Exactly reproduce the lines that follow.

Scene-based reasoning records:
◇ ◇ ◇ ◇

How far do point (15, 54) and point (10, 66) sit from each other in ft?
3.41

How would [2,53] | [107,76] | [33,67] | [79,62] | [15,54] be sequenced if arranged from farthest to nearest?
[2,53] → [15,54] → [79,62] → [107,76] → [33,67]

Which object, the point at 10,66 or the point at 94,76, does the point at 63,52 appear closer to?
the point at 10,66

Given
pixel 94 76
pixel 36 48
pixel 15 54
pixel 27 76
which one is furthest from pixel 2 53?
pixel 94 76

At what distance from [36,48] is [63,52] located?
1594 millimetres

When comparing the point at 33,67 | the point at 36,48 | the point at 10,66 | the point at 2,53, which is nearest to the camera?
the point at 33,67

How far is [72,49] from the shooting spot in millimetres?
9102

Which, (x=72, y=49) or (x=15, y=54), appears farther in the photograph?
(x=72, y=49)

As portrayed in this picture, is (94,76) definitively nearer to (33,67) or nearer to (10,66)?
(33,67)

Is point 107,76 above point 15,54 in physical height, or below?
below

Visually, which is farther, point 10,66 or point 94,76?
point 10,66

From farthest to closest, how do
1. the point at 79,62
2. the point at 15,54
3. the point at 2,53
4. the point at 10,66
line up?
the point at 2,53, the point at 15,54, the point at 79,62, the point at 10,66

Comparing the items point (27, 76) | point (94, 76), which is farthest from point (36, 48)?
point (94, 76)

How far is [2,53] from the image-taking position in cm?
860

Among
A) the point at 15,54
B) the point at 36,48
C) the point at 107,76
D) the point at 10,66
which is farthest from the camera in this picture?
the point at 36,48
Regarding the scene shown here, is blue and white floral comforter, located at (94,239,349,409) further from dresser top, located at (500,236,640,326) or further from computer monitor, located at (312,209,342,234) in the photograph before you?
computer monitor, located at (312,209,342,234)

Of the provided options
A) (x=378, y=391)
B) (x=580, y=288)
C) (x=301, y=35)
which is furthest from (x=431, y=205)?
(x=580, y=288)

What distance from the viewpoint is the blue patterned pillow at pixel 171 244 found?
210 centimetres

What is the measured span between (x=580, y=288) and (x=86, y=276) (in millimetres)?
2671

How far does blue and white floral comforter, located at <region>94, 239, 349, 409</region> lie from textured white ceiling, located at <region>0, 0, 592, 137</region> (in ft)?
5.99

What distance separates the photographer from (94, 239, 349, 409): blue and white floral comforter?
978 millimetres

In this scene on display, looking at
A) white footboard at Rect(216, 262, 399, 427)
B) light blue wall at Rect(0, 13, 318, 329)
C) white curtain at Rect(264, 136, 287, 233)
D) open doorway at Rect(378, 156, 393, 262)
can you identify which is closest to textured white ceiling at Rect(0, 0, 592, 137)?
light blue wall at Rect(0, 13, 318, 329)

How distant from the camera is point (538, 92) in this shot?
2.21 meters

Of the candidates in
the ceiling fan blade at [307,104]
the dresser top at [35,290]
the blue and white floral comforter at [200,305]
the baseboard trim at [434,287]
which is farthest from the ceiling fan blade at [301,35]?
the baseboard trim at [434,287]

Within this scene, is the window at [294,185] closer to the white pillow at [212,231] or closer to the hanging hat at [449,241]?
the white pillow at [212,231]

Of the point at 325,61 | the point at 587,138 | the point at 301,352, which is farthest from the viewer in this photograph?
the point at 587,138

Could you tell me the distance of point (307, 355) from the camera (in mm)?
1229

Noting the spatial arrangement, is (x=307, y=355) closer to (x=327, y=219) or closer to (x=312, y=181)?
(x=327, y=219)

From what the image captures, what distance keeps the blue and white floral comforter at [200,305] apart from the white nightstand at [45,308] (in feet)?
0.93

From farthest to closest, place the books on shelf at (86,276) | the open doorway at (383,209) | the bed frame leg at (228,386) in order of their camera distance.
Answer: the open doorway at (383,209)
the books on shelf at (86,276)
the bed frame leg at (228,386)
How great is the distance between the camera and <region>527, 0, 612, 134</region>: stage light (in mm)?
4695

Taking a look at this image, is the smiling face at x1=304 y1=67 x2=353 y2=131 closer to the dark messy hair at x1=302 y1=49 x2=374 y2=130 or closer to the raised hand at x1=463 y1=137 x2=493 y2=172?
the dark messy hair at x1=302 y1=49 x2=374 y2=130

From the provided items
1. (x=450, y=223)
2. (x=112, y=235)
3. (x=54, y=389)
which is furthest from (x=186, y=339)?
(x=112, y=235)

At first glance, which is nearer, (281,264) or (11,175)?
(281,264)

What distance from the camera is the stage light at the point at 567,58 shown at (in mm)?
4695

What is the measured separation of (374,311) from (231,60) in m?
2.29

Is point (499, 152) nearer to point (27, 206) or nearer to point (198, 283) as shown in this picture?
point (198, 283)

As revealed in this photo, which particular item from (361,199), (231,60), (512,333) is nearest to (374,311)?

◇ ◇ ◇ ◇

* [TASK OUTPUT]:
How far do point (15, 54) and point (10, 66) sit from each other in ft?
3.41

How would [2,53] | [107,76] | [33,67] | [79,62] | [15,54] be sequenced if arranged from farthest to nearest?
[2,53] → [15,54] → [79,62] → [107,76] → [33,67]

Which object, the point at 10,66 or the point at 94,76, does the point at 63,52 appear closer to?
the point at 10,66

Given
pixel 94 76
pixel 36 48
pixel 15 54
pixel 27 76
which one is furthest from pixel 2 53?
pixel 94 76

At what distance from [36,48] is [63,52] located?
1594 millimetres

When comparing the point at 33,67 | the point at 36,48 | the point at 10,66 | the point at 2,53, which is nearest to the camera?
the point at 33,67

How far is [72,49] from the shooting spot in millimetres?
9102

Which, (x=72, y=49) or (x=15, y=54), appears farther in the photograph?
(x=72, y=49)

As portrayed in this picture, is (94,76) definitively nearer to (33,67) or nearer to (10,66)?
(33,67)

Is point 107,76 above point 15,54 in physical height, or below?
below

Visually, which is farther, point 10,66 or point 94,76?
point 10,66

From farthest to closest, how do
1. the point at 79,62
2. the point at 15,54
3. the point at 2,53
4. the point at 10,66
line up?
the point at 2,53, the point at 15,54, the point at 79,62, the point at 10,66

Comparing the items point (27, 76) | point (94, 76), which is farthest from point (36, 48)?
point (94, 76)

How far is [2,53] from the image-taking position in cm?
860

Among
A) the point at 15,54
B) the point at 36,48
C) the point at 107,76
D) the point at 10,66
which is farthest from the camera in this picture?
the point at 36,48
Regarding the scene shown here, is blue and white floral comforter, located at (94,239,349,409) further from dresser top, located at (500,236,640,326) or further from computer monitor, located at (312,209,342,234) in the photograph before you?
computer monitor, located at (312,209,342,234)

Of the provided options
A) (x=378, y=391)
B) (x=580, y=288)
C) (x=301, y=35)
which is furthest from (x=431, y=205)?
(x=580, y=288)

What distance from the viewpoint is the blue patterned pillow at pixel 171 244 found?
210 centimetres

What is the measured span between (x=580, y=288) and (x=86, y=276) (in millimetres)?
2671

How far does blue and white floral comforter, located at <region>94, 239, 349, 409</region> lie from textured white ceiling, located at <region>0, 0, 592, 137</region> (in ft)?
5.99

What distance separates the photographer from (94, 239, 349, 409): blue and white floral comforter?
978 millimetres

In this scene on display, looking at
A) white footboard at Rect(216, 262, 399, 427)
B) light blue wall at Rect(0, 13, 318, 329)
C) white curtain at Rect(264, 136, 287, 233)
D) open doorway at Rect(378, 156, 393, 262)
can you identify which is closest to textured white ceiling at Rect(0, 0, 592, 137)?
light blue wall at Rect(0, 13, 318, 329)

How distant from the camera is point (538, 92) in this shot?
2.21 meters

Of the candidates in
the ceiling fan blade at [307,104]
the dresser top at [35,290]
the blue and white floral comforter at [200,305]
the baseboard trim at [434,287]
which is farthest from the ceiling fan blade at [301,35]?
the baseboard trim at [434,287]

Within this scene, is the window at [294,185] closer to the white pillow at [212,231] or closer to the hanging hat at [449,241]?
the white pillow at [212,231]

Of the point at 325,61 | the point at 587,138 | the point at 301,352, which is farthest from the viewer in this photograph?
the point at 587,138

Could you tell me the distance of point (307, 355) from the camera (in mm)?
1229

Noting the spatial arrangement, is (x=307, y=355) closer to (x=327, y=219) or closer to (x=312, y=181)?
(x=327, y=219)

From what the image captures, what distance keeps the blue and white floral comforter at [200,305] apart from the white nightstand at [45,308] (in feet)?
0.93

From farthest to closest, place the books on shelf at (86,276) | the open doorway at (383,209) | the bed frame leg at (228,386) in order of their camera distance.
Answer: the open doorway at (383,209)
the books on shelf at (86,276)
the bed frame leg at (228,386)
How great is the distance between the camera and <region>527, 0, 612, 134</region>: stage light (in mm)?
4695

Taking a look at this image, is the smiling face at x1=304 y1=67 x2=353 y2=131 closer to the dark messy hair at x1=302 y1=49 x2=374 y2=130 or closer to the raised hand at x1=463 y1=137 x2=493 y2=172?
the dark messy hair at x1=302 y1=49 x2=374 y2=130

From the provided items
1. (x=450, y=223)
2. (x=112, y=235)
3. (x=54, y=389)
which is furthest from (x=186, y=339)?
(x=112, y=235)

At first glance, which is nearer, (281,264) or (11,175)?
(281,264)

What distance from the camera is the stage light at the point at 567,58 shown at (in mm)?
4695

What is the measured separation of (374,311) from (231,60) in m?
2.29

Is point (499, 152) nearer to point (27, 206) or nearer to point (198, 283) as shown in this picture?
point (198, 283)

As revealed in this photo, which particular item from (361,199), (231,60), (512,333) is nearest to (374,311)?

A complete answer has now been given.